Next, the assessment periods of the reliability supplied by electric utility to its customers were simulated.

For simulating the first assessment period, the iterative simulation procedure was applied for the same operation scheme (without DG) which was executed for 10000 years of analysis.

After, two assessment periods were simulated which considered different operation schemes for the DG interconnection in the test system. For simulating each of these periods, the iterative simulation procedure for 10000 years of analysis was applied.

The characteristics of the DG units considered in each of these schemes are shown in Table 1. However, it should be noted that the generation sources capacities are theoretical and do not represent the construction standard capacities for these sources.

The first study implies the simultaneous installation of four DG units, located in the test system customers with the highest electricity consumption. The capacities of these generation sources allow supplying the total demand of the distribution system in a fault condition in the power system. This interconnection scheme represents a very optimistic condition, because it evaluates the simultaneous installation of four DG units in a distribution system as lightly loaded as the one designed by the IEEE.

On the other hand, the second study considers the simultaneous installation of four DG units, located in the same customers with the highest demand. However, this study assumes that the capacities of the DG plants adequately represent the peak demand of the respective plant owner customers, which is a more realistic situation.
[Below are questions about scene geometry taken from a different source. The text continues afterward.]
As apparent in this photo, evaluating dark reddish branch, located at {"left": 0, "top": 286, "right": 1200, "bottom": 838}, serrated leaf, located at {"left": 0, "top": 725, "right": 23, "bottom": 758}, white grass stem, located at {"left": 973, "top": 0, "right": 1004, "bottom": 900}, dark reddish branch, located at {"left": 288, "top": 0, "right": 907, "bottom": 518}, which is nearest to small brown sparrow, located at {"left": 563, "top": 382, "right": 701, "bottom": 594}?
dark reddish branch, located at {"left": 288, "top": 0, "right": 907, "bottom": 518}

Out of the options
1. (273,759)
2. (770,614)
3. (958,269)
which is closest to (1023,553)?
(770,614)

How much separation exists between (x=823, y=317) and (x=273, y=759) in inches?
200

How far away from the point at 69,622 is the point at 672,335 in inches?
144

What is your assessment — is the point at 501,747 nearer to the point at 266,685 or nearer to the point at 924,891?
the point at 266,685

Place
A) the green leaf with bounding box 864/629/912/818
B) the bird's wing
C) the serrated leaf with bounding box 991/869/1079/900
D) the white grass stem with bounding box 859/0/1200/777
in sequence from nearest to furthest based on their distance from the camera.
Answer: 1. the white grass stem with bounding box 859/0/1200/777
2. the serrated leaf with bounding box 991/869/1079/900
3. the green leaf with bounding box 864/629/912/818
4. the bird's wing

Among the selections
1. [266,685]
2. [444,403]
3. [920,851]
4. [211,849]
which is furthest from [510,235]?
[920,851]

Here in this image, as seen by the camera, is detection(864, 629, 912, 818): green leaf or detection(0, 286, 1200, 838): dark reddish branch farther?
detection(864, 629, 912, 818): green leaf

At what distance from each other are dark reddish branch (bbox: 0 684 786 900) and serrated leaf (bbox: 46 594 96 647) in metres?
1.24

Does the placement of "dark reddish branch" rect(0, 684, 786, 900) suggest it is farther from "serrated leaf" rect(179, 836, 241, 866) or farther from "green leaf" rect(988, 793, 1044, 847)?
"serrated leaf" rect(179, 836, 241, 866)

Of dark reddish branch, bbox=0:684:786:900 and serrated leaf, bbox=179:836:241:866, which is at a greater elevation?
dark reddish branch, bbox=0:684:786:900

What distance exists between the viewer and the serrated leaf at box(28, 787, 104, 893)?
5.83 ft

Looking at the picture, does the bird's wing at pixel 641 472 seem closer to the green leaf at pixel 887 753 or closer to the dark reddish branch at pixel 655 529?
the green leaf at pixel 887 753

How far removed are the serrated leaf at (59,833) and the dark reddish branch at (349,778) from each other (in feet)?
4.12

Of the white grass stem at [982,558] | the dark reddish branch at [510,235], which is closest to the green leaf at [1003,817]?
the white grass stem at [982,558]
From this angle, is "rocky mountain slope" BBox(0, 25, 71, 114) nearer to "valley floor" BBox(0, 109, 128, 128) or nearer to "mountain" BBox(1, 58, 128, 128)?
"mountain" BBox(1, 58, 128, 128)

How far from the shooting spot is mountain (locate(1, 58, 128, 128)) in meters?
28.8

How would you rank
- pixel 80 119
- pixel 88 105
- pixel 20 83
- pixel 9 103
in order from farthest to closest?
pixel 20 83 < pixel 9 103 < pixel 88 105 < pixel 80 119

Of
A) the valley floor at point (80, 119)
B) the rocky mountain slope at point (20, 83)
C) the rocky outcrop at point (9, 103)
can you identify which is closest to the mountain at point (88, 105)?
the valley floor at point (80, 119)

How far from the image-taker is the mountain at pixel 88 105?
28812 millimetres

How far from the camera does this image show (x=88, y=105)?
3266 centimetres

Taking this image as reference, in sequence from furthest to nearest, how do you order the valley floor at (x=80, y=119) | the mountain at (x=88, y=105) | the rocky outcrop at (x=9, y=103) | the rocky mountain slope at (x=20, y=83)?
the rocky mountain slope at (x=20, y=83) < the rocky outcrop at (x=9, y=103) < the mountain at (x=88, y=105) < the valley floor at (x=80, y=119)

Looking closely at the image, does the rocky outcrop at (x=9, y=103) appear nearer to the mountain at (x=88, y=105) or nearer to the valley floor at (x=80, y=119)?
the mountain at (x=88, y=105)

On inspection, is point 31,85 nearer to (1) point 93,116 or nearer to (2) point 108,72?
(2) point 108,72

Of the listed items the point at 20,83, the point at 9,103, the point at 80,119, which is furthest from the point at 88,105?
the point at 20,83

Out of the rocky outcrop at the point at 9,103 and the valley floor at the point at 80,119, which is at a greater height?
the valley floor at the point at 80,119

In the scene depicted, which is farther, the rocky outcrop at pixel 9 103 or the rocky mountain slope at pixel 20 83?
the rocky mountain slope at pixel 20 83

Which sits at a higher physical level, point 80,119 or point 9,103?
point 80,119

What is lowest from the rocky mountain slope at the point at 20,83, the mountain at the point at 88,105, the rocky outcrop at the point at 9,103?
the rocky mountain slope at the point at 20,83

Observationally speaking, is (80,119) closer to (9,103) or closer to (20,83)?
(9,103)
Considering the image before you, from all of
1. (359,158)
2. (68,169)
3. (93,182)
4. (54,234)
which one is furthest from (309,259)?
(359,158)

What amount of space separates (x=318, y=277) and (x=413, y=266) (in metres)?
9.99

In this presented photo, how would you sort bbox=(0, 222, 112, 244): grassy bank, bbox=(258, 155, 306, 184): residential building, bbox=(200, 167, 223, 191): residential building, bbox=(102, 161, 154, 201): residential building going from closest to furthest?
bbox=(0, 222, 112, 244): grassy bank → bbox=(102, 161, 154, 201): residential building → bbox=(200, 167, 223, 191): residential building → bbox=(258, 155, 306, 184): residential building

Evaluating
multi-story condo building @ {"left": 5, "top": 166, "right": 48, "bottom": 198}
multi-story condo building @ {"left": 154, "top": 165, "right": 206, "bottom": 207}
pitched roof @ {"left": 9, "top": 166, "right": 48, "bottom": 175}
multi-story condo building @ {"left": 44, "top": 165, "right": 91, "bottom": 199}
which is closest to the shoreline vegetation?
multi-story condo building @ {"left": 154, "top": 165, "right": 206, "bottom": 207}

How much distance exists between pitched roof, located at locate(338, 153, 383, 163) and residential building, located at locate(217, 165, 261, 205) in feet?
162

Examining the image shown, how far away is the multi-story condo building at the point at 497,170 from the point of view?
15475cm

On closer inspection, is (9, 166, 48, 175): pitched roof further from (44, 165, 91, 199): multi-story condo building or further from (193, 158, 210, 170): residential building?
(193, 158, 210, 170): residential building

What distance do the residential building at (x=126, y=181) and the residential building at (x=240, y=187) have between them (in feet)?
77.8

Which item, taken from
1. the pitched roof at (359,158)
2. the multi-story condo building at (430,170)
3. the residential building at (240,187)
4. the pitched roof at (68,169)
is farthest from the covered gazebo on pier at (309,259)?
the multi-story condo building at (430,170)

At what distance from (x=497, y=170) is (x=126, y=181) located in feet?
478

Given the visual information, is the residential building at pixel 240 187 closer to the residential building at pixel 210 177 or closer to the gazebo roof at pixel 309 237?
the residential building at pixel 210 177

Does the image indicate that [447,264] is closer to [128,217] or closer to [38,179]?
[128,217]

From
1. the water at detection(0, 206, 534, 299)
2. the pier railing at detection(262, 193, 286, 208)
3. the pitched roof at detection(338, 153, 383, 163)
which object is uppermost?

For the application of these studies that consider the DG interconnection, it was necessary to define the generation technologies to be analyzed for these plants which corresponded to renewable sources, and they are presented below:

  • Photovoltaic system
  • Solar thermal system
  • Geothermal
  • Biomass
  • Wind onshore
  • Hydraulic
  • Wind offshore

Also, it was required certain information of the DG technologies considered. This information consists of the investment and generation costs of each technology, which are presented in Table 2 (Corredor, 2008).

3) The technical impacts for system

The technical impacts for system were quantified by the reliability index ITAD, which was assessed for each operation scheme in study (with and without DG). The results of this analysis are presented in Table 3.

Based on the results presented in Table 3 and Figure 5, it was observed that without DG interconnected to test system, the estimated value of the ITAD reliability index came within the dead zone for the incentives scheme or zone number three (Z3).

The execution of the first study would imply large reductions in the estimated value of the ITAD, regarding the reference conditions offered by the dead zone. This produces that the mentioned value take place on the left hand edge of zone number one (Z1), because the operation scheme designed for this study led to ensuring an excellent reliability for system customers.

The application of the second study would bring small reductions in the estimated value of the ITAD reliability index, regarding the reference conditions offered by the dead zone. This produces that the mentioned value takes place on the right hand side of zone number one (Z1), because the operation scheme designed for this study does not provide great benefits to the test system reliability, however, it represents a more realistic situation.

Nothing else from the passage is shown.